The Federation of Veterinarians of Europe (FVE) has called on all national health services and health professionals, including medical doctors and vets, to be “vigilant and well prepared” as the Ebola virus continues to affect lives in West Africa and beyond.

The FVE says Ebola’s zoonotic abilities make it a true “one health” issue.

According to FVE, the virus can live and multiply in different mammalian species and it is also zoonotic, so can spread between animals and humans, and as chimpanzees, gorillas, fruit bats and humans can become infected, it is, says FVE, a “good illustration” of the one health concept, which considers human and animal health as one common domain.

“The Ebola virus is not an airborne disease and only symptomatic patients are contagious,” said the federation. “Transmission requires direct contact with blood, secretions, organs or other bodily fluids of dead or living infected persons or animals, and the risk of infection is considered very low if precautions are strictly followed.

“So far there are neither licensed vaccines nor treatments against the virus, and the best way to stop the spread of the virus and the disease is strict hygiene and personal protection measures, including quarantine of persons who are both infected and suspected to be.”
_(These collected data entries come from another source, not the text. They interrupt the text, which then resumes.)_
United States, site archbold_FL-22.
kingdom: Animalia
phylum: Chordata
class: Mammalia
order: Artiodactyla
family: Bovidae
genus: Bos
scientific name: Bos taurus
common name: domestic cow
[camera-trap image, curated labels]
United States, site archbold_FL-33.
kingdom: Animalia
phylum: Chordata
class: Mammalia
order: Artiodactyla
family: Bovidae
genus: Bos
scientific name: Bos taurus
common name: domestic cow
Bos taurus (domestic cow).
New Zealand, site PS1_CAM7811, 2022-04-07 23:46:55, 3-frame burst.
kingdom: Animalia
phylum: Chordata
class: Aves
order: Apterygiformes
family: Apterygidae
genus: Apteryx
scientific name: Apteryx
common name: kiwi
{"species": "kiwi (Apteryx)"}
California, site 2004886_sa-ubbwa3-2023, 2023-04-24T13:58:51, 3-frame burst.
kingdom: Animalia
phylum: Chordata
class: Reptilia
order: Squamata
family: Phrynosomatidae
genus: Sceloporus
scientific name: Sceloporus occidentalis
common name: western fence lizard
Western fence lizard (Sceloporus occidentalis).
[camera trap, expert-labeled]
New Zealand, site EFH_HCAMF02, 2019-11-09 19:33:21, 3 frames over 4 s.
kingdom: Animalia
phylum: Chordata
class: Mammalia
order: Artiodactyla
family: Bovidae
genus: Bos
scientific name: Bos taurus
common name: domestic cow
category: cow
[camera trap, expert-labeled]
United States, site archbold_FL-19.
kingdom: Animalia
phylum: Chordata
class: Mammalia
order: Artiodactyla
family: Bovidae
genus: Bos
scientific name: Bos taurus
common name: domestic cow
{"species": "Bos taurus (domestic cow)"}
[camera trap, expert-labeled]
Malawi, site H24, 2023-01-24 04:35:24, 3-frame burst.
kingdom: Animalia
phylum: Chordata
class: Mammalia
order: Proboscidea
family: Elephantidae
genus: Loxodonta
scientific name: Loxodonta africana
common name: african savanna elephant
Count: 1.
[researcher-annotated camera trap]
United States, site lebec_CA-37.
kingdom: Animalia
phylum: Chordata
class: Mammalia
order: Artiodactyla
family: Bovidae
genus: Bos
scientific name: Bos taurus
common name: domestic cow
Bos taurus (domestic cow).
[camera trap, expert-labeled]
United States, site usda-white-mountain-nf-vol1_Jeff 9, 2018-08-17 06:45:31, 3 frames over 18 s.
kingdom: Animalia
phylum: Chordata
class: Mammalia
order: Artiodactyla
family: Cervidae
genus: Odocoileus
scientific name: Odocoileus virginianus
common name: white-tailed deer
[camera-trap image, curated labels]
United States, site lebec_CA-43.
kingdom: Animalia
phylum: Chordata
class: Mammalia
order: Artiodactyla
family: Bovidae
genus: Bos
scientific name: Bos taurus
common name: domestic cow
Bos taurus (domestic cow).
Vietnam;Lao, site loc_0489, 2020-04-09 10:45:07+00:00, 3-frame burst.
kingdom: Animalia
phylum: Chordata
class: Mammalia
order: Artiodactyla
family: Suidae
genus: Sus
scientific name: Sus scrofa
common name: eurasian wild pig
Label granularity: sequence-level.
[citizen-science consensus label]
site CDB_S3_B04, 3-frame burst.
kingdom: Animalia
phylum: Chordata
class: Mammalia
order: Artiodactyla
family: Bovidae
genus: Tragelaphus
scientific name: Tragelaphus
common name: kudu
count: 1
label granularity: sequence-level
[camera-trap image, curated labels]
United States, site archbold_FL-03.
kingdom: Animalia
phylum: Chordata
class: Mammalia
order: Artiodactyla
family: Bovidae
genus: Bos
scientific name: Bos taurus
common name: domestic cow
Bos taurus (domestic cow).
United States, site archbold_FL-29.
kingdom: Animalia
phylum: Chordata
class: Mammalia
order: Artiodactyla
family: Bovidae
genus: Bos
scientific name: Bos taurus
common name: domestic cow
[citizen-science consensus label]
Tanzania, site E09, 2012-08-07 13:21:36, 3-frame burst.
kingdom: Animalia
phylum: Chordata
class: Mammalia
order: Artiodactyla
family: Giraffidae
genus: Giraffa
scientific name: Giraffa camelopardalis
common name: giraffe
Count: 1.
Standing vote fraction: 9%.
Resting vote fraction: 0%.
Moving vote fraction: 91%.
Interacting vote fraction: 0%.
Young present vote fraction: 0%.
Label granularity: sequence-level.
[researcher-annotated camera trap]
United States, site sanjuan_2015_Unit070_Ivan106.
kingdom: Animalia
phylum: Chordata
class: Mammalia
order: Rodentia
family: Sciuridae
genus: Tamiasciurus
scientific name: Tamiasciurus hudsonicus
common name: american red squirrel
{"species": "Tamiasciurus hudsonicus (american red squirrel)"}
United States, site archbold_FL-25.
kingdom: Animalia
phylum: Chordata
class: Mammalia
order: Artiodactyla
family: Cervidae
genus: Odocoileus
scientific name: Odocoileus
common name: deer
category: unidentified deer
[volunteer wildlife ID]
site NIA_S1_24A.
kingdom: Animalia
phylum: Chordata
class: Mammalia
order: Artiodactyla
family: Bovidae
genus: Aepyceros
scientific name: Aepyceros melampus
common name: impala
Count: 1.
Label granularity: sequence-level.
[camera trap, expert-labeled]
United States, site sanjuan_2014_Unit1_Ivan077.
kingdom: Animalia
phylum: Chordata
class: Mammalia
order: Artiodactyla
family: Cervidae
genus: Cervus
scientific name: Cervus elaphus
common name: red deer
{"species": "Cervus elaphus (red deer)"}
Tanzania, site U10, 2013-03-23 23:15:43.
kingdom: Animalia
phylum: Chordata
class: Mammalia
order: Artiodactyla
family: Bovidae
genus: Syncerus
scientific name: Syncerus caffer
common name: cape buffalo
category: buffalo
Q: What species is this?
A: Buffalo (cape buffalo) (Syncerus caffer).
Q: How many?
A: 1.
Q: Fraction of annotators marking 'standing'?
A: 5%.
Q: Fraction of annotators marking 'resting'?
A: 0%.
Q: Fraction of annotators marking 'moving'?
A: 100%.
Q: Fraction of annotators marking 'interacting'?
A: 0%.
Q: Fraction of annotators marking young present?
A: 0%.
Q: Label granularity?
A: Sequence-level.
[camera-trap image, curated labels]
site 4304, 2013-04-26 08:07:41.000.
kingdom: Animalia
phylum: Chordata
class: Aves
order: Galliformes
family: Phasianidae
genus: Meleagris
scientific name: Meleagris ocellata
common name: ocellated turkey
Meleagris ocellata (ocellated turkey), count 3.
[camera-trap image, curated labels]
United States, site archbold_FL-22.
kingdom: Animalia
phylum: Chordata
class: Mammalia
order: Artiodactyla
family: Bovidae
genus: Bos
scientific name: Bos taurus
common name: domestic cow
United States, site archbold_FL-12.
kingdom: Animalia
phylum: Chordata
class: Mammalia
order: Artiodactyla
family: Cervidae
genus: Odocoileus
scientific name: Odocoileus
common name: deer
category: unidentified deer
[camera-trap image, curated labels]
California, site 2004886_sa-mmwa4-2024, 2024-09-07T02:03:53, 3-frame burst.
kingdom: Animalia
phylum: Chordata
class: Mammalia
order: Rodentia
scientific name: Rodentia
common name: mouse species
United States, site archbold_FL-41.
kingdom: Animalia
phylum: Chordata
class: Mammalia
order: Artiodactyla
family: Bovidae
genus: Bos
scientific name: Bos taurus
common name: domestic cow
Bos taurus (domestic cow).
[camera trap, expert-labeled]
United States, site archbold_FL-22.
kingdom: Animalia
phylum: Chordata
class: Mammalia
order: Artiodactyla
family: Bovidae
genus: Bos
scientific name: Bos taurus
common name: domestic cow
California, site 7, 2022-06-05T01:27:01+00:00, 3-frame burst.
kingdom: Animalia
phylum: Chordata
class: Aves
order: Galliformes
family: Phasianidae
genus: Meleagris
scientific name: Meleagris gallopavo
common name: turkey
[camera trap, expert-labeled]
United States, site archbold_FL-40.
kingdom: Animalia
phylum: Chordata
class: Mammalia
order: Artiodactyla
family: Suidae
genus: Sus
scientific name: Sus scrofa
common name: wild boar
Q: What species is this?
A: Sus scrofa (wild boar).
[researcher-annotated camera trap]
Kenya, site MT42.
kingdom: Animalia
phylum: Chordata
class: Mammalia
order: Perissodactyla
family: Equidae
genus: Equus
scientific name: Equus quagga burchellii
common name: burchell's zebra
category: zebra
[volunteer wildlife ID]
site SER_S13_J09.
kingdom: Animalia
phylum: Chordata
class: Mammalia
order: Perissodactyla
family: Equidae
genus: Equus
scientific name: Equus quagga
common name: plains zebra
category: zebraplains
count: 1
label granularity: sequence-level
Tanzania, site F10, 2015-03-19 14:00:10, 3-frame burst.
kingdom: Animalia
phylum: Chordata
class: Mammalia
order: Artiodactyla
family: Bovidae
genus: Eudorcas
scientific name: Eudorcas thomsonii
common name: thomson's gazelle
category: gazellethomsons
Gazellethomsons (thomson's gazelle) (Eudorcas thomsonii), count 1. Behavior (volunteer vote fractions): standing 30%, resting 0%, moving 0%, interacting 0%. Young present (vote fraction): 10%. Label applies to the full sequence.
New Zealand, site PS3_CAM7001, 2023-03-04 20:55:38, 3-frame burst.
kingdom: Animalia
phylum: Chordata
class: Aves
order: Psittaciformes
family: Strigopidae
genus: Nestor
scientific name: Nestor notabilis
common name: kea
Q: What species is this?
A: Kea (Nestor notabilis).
The World Organisation for Animal Health (OIE) has issued a technical information sheet on the Ebola virus, outlining epidemiological observations and scientific knowledge of the disease including the animal reservoir. The European Commission, meanwhile, is working with EU member states to coordinate approaches on prevention and preparation.

The FVE’s call comes after Spanish regional authorities obtained a court order to euthanise the pet dog of a nurse who tested positive for the Ebola virus.

Although it is possible dogs may harbour the virus, said FVE – particularly in endemic areas where they roam and have access to infected animal carcasses – house pets potentially exposed in developed countries represent a “very different risk scenario“.

Although dogs can seroconvert to Ebola virus, said the federation, to date, the virus has never been isolated from a dog. Therefore, the Spanish case “should not create a precedent where euthanasia is automatically considered the preferred option when considering how to deal with companion animals that have been in contact with people who have tested positive for the Ebola virus”.

Incidents should be dealt with on a case-by-case basis by a multi-disciplinary team applying science-based risk assessment, it said.